Therefore, we use the SLIC method to segment the image into superpixels in this work. The number of superpixels influences the results. In order to keep within limits of this, we use multi-scale fusion \(S_{final} = {\sum }_{h}{(s^{p})^{h}}\) to obtain the final saliency map, where \(h = 1, 2, \dots , H\), h means different scales. The whole algorithm of our proposed method is summarized in Algorithm 1.

figure a

Experiments

The proposed method is evaluated on four widely used benchmark datasets: ASD [1], CSSD [43], ECSSD [43], and SED [3]. We compare our model with the following seventeen related state-of-the-art saliency detection algorithms: CA [12], FT [1], SEG [30], BM [41], SWD [10], SF [29], GCHC [45], LMLC [42], HS [43], PCA [26], DSR [24], MC [19], MR [46], MS [34], RBD [55], RR [22], and MST [35].

Benchmark Datasets and Parameter Setting

The ASD dataset is a subset of the MSRA dataset [25], which contains 1000 images with the accurate human-labeled ground truth. The CSSD dataset, namely complex scene saliency detection, contains 200 complex images. The ECSSD dataset, an extension of CSSD dataset, contains 1000 images with the accurate human-labeled ground truth. The SED dataset has two parts of SED1 and SED2: images in SED1 contain one object, images in SED2 contain two objects, and in total there are 200 images.

From the experiments, experientially, the tuning parameters in the proposed algorithm are set as follows: the edge weight σ2 = 0.1 in Eq. 3 to control the strength of weight between a pair of nodes, we let μ = 0.99, then calculate γ in Eq. 11 to obtain the final saliency value. We have conducted the experiment for the selection of superpixel numbers, the process is shown in Fig. 6 that proves the used superpixel numbers N which are 200, 250, 300 and 350 in the superpixel element is the optimal choice.

Fig. 6
figure 6

The selection of superpixel numbers

Evaluation of the Proposed Model

The precision-recall (PR) curves [1], F-measure curves [1], and the F-measure values are used as performance metrics. The precision is defined as the ratio of salient pixels correctly detected to all the pixels of extracted regions, while the recall is defined as the ratio of salient pixels correctly detected to the ground truth. They are formulated as:

$$ Precision = \frac{TP}{TP+FP} $$
(12)
$$ Recall = \frac{TP}{TP+FN} $$
(13)

where TP, FP, and FN represent the true positive, false positive, and false negative respectively. A PR curve is obtained by the threshold sliding from 0 to 255 to get the difference between the predicted saliency map and the manually labeled ground truth. F-measure is regarded as the overall performance measurement by calculating the weighted average between the precision and recall values, formulated as

$$ F_{\upbeta } = \frac{(1+{\upbeta}^{2})Precision \times Recall}{{\upbeta}^{2}Precision + Recall}, $$
(14)

where β2 = 0.3 is set to stress precision more than recall. According to different thresholds, we obtain the F-measure curve.

- **Collected data**
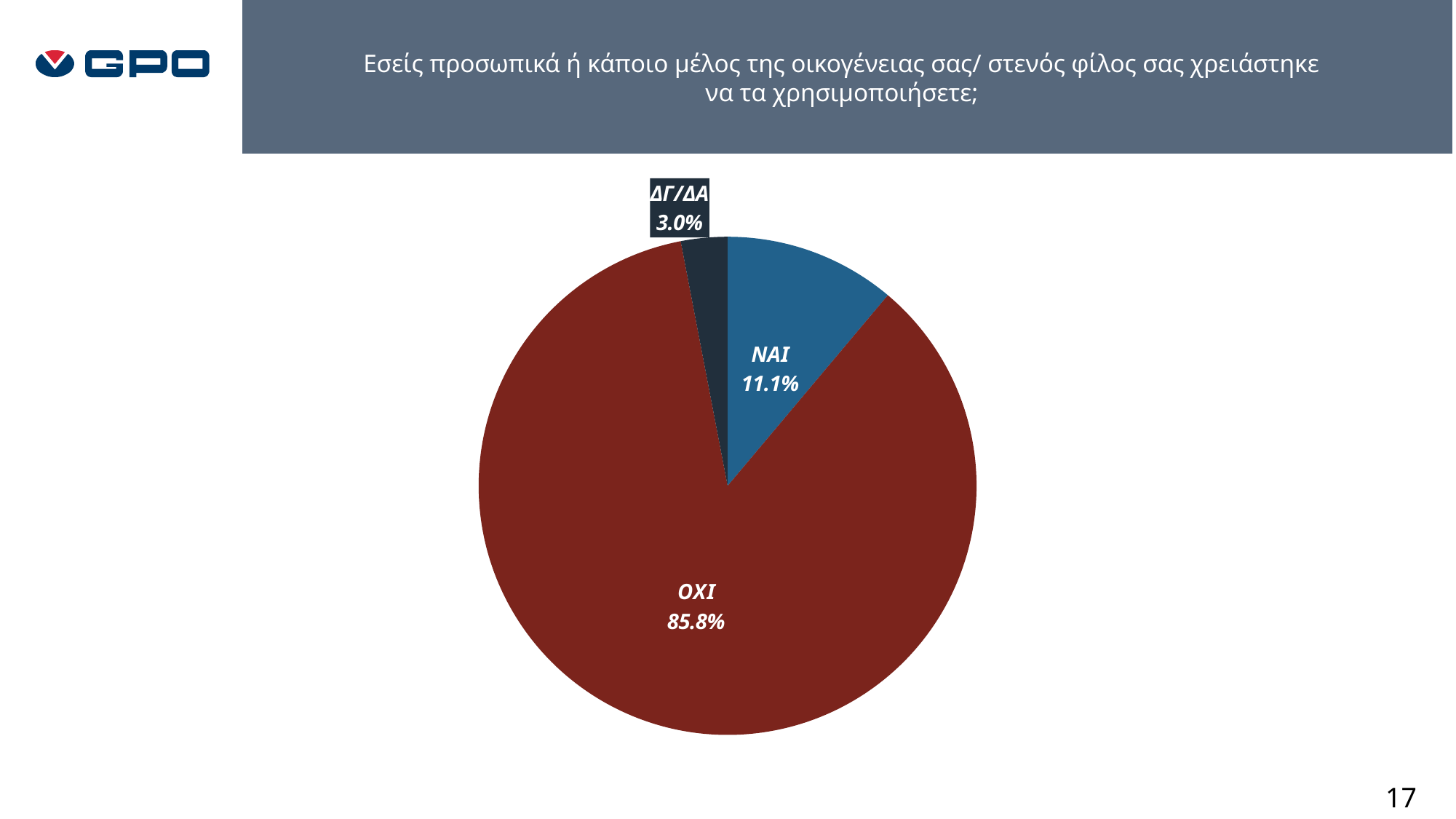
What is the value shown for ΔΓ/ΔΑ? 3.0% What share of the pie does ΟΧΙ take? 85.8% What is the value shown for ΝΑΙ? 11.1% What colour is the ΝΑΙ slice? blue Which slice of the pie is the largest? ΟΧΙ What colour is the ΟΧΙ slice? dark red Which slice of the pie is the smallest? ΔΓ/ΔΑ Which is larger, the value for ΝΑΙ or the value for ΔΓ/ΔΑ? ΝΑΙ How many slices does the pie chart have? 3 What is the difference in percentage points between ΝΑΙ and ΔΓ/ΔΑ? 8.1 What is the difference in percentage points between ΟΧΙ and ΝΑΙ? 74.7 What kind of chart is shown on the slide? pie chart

- **Work to complete**
**a)** Name every benchmark dataset that the saliency detection excerpt uses to evaluate the proposed method.
**b)** Write the next few sentences of the saliency detection excerpt, picking up right after its last sentence.

- **Exercise answers**
**a)** ASD, CSSD, ECSSD, SED

**b)**
Quantitative Comparison

First, in ASD dataset, we give the comparison between our proposed method with the saliency detection via absorbing Markov chain based on background prior only and foreground prior only, respectively. From Fig. 7, the PR curve is better than the others, which suggests the effective of our model.

Fig. 7
figure 7

The comparison with background prior and foreground prior

We also compare the proposed method with superpixel-level saliency map and pixel-level saliency map on SED dataset, and the process is shown in Fig. 8 which proves the pixel-level saliency maps and superpixel-level saliency maps have similar PR curve, but the F-measures are 0.7877 and 0.7821, respectively; the pixel-level saliency maps are slightly better than the superpixel-level saliency maps.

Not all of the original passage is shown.